Let me tell you exactly what this means. Gardasil reduces incidence of infection from HPV types 6, 11, 16 and 18. Type 6 and 11 only cause genital warts (annoying, but not fatal); whereas, the 16 and 18 strains of HPV are the strains linked to precancerous cervical cells. In my opinion, if Gardasil addresses only four strains of HPV, and there are dozens of other strains, why shoot the medical dart?
Merck will tell you to shoot it because those who develop cancer are usually infected with HPV. But not everyone with HPV develops cancer; it’s an unusual event from a common infection. While Gardasil may be 100 percent effective at eradicating the majority of cervical cancers from type 16 and 18 strains, do the benefits outweigh the risks? People with allergies to yeast could experience even more side effects. Gardasil contains “histadine” which turns into “histamine” and while rare, it could cause allergic reactions or fainting in sensitive people. This has happened.
Gardasil also contains aluminum – a metal that may be involved in disorders like ALS (Lou Gehrig’s), Parkinson’s and Alzheimer’s. If that’s true, what will the fallout be in years to come if we inject our daughters now?
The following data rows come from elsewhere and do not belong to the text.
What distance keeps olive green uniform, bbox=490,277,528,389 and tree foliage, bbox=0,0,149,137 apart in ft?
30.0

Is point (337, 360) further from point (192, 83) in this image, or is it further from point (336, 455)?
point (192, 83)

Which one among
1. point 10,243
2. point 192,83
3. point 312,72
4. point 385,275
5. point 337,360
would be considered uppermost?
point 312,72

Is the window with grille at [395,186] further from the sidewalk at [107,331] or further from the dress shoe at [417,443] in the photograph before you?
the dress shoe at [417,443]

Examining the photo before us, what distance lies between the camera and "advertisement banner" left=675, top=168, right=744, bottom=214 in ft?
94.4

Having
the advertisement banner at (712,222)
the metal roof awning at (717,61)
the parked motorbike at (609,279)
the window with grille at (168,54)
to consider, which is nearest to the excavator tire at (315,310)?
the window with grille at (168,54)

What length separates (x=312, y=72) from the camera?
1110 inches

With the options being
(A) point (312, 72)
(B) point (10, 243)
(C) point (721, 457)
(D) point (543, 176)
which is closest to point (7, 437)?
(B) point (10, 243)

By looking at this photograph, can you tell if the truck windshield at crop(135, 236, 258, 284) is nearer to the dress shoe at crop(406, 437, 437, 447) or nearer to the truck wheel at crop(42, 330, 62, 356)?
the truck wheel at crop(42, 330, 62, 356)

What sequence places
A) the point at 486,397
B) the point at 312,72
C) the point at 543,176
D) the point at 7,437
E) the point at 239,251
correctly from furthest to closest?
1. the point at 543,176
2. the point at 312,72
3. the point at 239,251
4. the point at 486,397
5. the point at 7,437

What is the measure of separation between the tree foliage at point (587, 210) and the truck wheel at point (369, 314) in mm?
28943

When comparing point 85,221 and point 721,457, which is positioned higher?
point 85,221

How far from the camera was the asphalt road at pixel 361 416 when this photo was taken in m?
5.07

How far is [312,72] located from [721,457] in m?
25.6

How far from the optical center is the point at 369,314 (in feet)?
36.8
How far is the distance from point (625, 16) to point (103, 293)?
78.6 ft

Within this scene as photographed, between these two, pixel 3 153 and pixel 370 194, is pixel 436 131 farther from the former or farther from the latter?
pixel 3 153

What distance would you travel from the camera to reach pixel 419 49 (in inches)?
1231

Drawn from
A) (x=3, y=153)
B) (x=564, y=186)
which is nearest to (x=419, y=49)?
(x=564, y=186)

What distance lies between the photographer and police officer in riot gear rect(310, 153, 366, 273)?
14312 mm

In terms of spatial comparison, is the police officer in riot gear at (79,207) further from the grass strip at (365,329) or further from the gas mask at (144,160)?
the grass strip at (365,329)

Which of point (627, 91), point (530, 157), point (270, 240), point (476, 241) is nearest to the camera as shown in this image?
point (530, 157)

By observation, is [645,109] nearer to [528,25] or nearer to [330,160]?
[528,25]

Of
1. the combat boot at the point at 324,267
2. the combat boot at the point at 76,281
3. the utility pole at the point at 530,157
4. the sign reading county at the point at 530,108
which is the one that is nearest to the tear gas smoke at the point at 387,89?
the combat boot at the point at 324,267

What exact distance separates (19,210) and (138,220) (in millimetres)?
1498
HPV could go undetected for years, and vaccinating a woman who’s already infected could fuel the development of cervical dysplasia and cancer. The vaccination doesn’t guarantee that you won’t get cancer either because other factors come into play. For example, smoking (or having sex with a smoker) increases your risk. So does a deficiency in folic acid or vitamin C. Eating poorly will increase your risk of developing any cancer. A healthy immune system will help you deal more efficiently with any virus or bacteria that you encounter. According to www.cervicaldysplasia.com, “women with normal immune system function can be cured of cervical dysplasia.” It’s important to get routine pap smears because early detection saves lives.